_Stated goal_. In every row below, swap "clock" for "timepiece" and write the rows out again with nothing else changed. Leave out the pictures.

_Material for this task_.
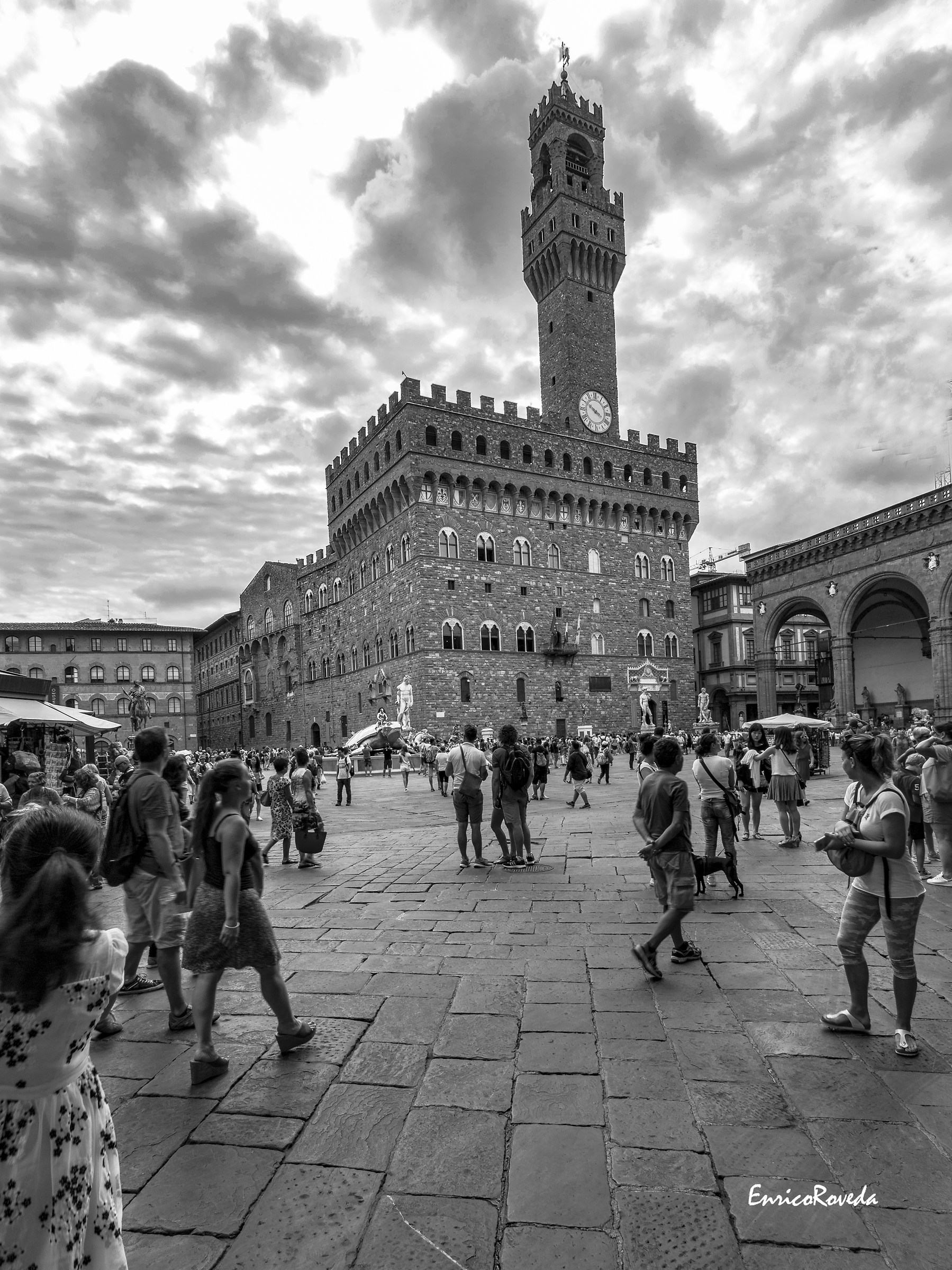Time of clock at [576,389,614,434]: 3:50
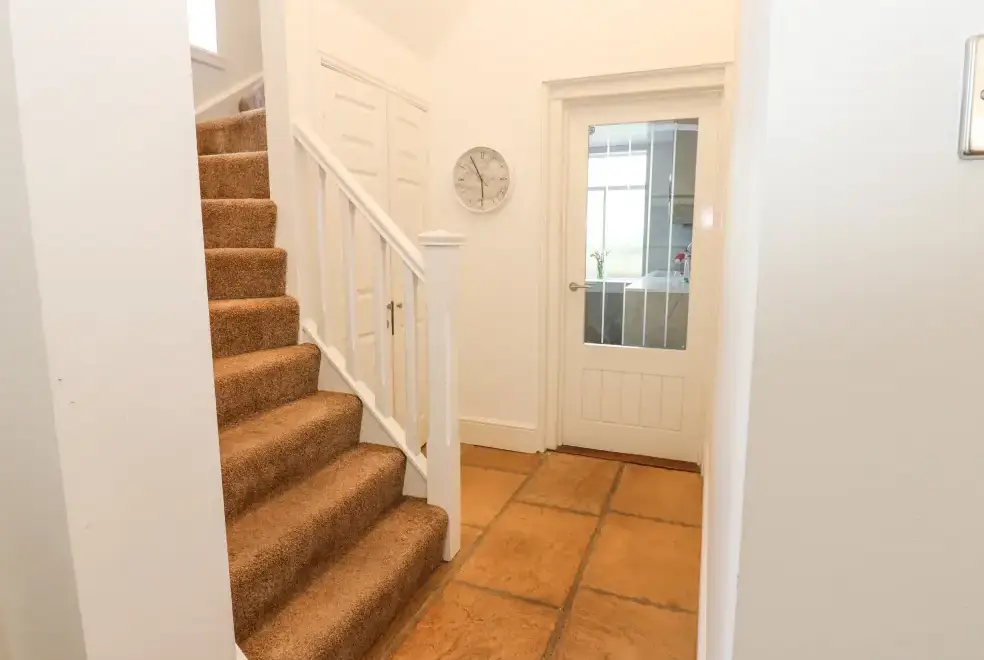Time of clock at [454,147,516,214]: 5:55
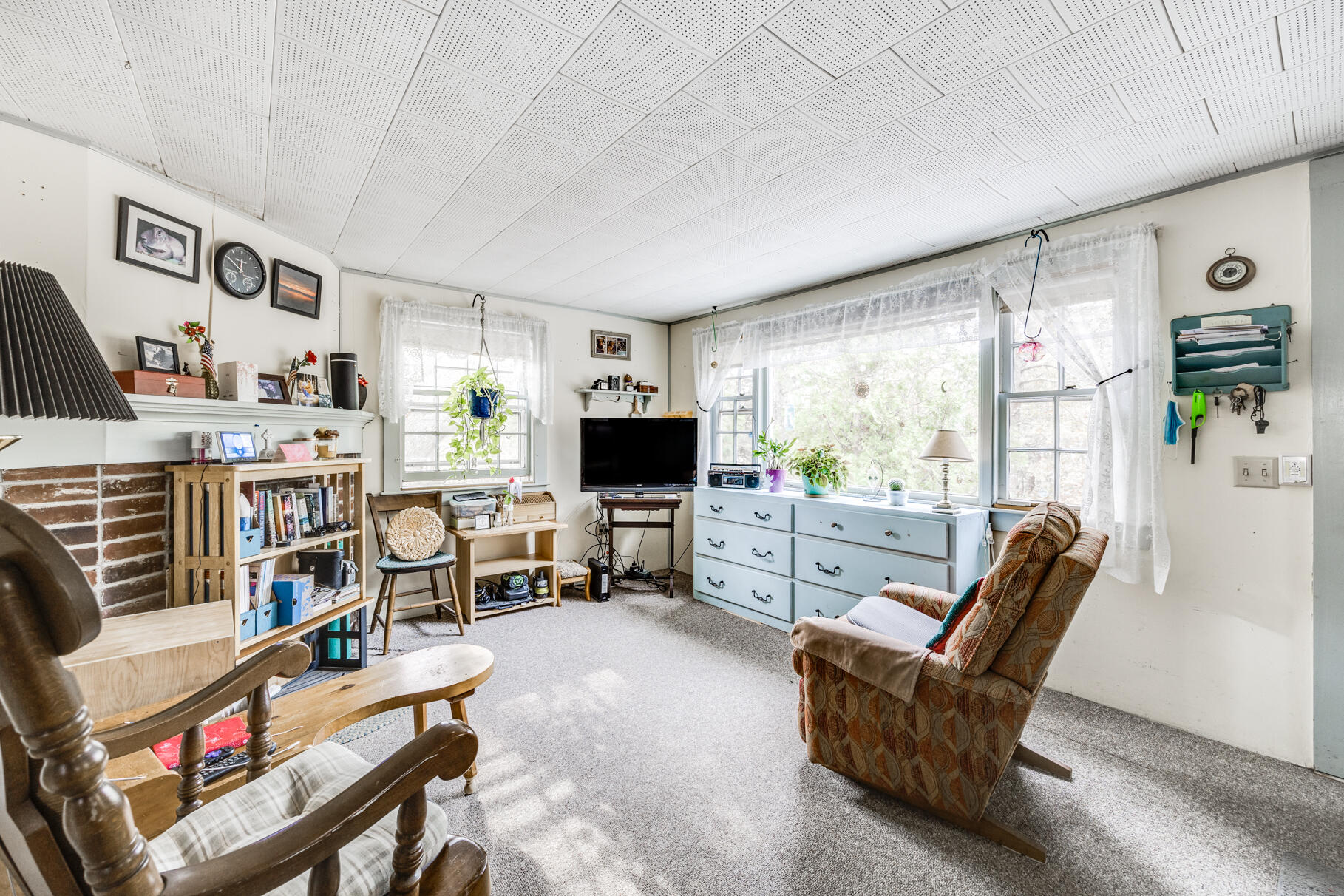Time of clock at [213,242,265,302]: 11:50
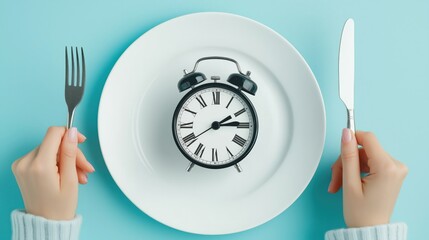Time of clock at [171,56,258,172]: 2:14
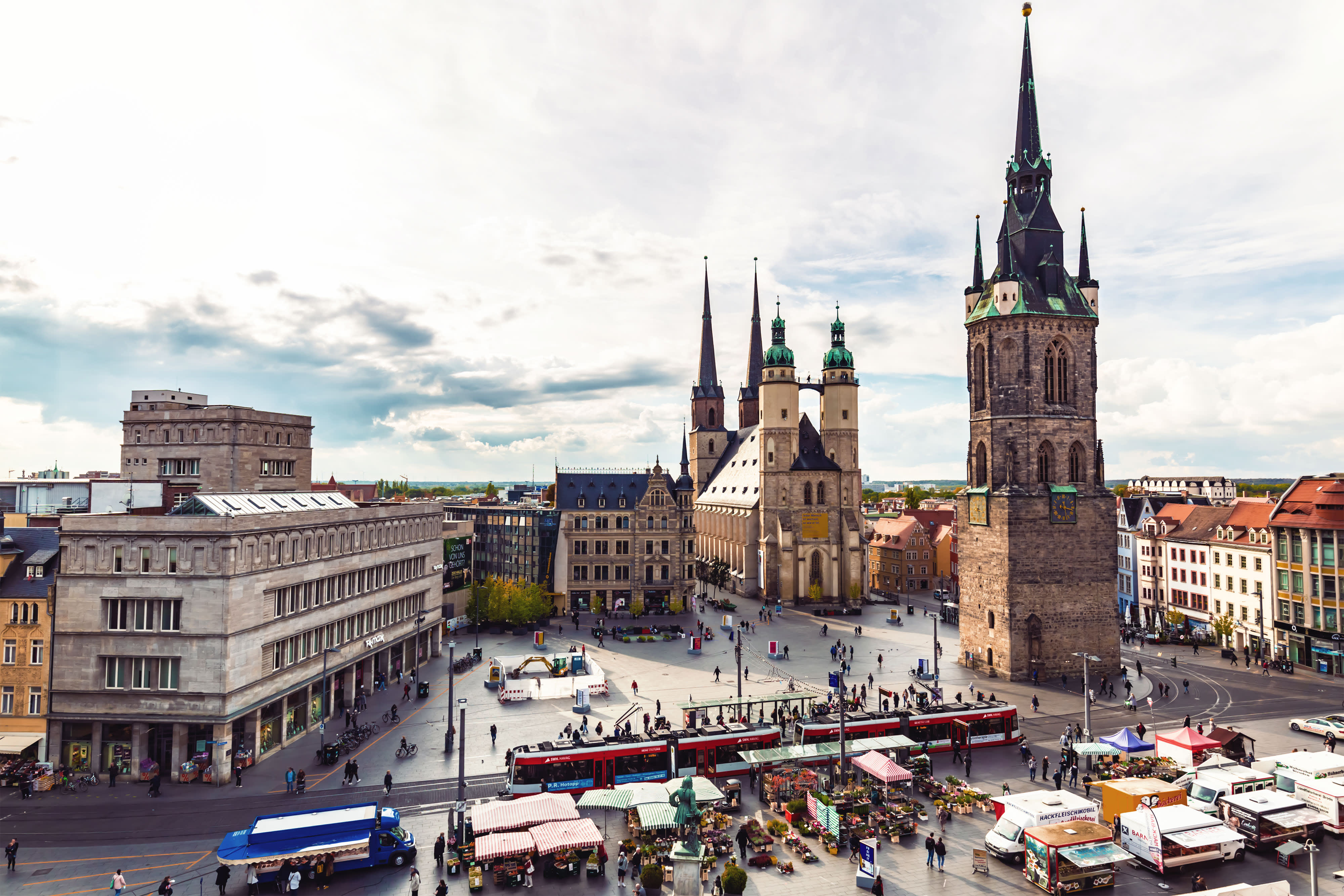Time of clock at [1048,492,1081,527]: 12:17
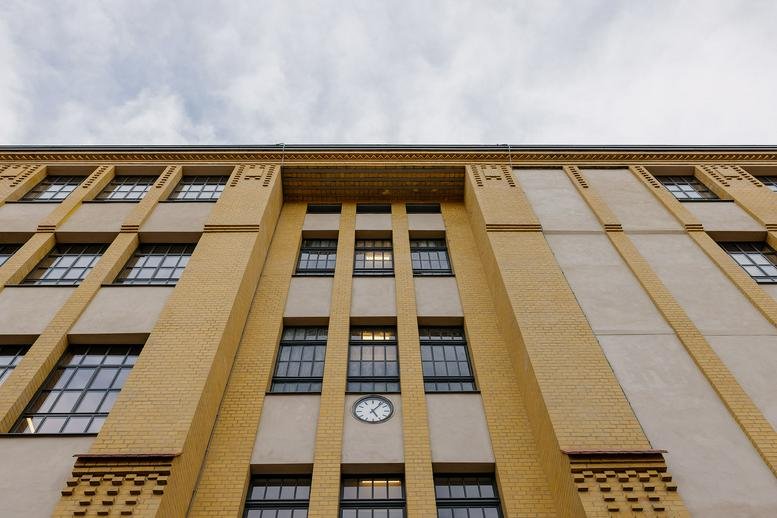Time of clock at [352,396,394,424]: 5:06
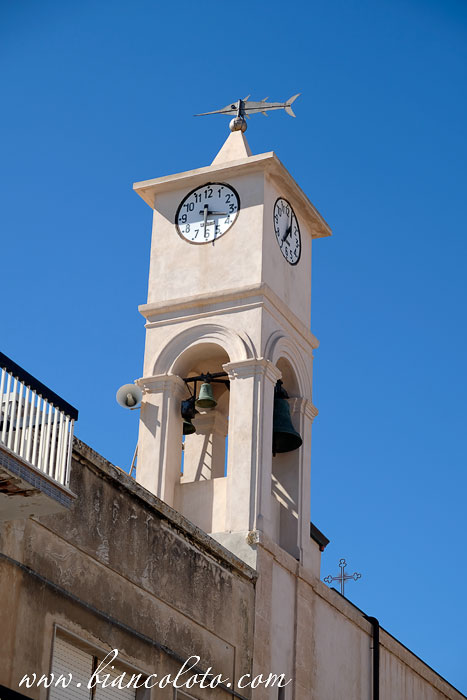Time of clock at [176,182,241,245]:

_Full solution_.
Time of timepiece at [576,389,614,434]: 3:50
Time of timepiece at [454,147,516,214]: 5:55
Time of timepiece at [213,242,265,302]: 11:50
Time of timepiece at [171,56,258,172]: 2:14
Time of timepiece at [1048,492,1081,527]: 12:17
Time of timepiece at [352,396,394,424]: 5:06
Time of timepiece at [176,182,241,245]:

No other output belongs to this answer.